During the component attachment process, different inspections are often performed. For instance, the board may be inspected after the solder paste is printed onto the metallized areas. The board also may be inspected after the components have been placed on the solder paste-coated metallized areas. Lastly, the board may be inspected after the solder paste has been reflowed to bond the components to the metallized areas. In the past, human operators performed each required inspection. Such inspections were found to be tedious and demanding, causing even the most careful operators to make mistakes during inspection.
In an effort to improve the process of circuit board inspection, automated inspection equipment has been developed. While such automated inspection equipment doesn't suffer from boredom and eyestrain like human operators, automated inspection equipment has been slow and expensive. More often than not, the accuracy achieved by current automated inspection equipment has not proven to be significantly better than the accuracy achieved by a human operator. Indeed, the human vision system is extremely capable of detecting irregularities in a two-dimensional or three-dimensional array of uniformly arranged and oriented items. As a human operator inspects an array of uniformly spaced items, the operator's eyes will focus quickly on those row(s) in the array containing a missing or misaligned item. Even if the array contains a large number of items, a human operator can easily detect those few that are missing and/or misaligned, provided there is large scale regularity.

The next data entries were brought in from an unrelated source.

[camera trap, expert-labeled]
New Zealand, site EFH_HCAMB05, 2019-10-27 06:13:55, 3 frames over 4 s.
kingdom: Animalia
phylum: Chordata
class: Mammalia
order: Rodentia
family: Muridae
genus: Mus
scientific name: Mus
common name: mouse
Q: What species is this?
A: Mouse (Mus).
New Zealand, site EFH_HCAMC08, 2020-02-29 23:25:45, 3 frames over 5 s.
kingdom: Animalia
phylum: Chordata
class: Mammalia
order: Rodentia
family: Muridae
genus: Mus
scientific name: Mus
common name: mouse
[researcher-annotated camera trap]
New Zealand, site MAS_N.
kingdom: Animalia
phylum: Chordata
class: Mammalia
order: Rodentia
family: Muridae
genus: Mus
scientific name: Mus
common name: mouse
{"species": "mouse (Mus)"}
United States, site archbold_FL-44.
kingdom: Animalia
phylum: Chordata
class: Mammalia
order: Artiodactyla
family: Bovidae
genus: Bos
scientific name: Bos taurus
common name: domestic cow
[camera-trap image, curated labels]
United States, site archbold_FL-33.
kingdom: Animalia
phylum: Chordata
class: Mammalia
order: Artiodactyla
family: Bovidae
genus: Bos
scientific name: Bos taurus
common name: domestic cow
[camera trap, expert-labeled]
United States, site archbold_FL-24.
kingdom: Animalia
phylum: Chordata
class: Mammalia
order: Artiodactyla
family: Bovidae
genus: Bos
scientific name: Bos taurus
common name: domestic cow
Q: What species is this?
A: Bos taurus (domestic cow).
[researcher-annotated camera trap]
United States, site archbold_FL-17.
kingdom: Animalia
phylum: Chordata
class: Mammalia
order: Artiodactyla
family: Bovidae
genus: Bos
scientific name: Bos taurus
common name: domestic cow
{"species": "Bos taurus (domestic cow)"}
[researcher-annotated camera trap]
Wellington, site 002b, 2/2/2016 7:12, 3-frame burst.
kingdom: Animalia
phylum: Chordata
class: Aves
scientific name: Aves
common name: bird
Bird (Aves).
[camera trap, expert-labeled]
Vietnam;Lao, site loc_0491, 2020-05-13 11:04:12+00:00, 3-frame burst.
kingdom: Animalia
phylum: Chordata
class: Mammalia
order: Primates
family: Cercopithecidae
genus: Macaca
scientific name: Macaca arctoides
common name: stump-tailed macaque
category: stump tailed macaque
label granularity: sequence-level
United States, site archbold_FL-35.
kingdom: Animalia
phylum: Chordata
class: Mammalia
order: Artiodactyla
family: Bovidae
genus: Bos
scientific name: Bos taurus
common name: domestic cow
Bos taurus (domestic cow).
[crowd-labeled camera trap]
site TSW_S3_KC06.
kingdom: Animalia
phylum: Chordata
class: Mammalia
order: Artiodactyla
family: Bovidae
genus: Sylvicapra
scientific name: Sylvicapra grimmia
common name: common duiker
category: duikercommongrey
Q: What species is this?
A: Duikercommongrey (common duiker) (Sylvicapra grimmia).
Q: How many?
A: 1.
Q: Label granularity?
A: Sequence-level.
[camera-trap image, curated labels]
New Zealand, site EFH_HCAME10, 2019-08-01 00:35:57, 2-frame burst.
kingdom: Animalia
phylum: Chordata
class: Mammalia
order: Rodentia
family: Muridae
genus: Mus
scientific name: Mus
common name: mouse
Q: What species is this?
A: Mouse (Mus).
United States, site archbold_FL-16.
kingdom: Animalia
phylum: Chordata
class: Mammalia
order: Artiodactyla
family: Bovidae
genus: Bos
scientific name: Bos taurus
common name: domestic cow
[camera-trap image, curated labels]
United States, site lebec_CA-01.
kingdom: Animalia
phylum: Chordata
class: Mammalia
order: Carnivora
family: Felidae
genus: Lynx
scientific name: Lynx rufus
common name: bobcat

Unfortunately, a typical circuit board does not have its metallized areas uniformly spaced and oriented in a two-dimensional array so as to possess large scale regularity. Most circuit boards have their metallized areas arranged in numerous individual gays. Consequently, the operator must shift his or her focus to each individual array, causing fatigue and eye strain. Thus, the arrangement of metallized areas on most circuit boards (as well as the arrangement of the component leads or pads attached thereto) is not consistent with an arrangement in which the error recognition capability of the human eye is optimized.
Thus, there is a need for an inspection technique that maximizes the capability of a human operator to detect defects.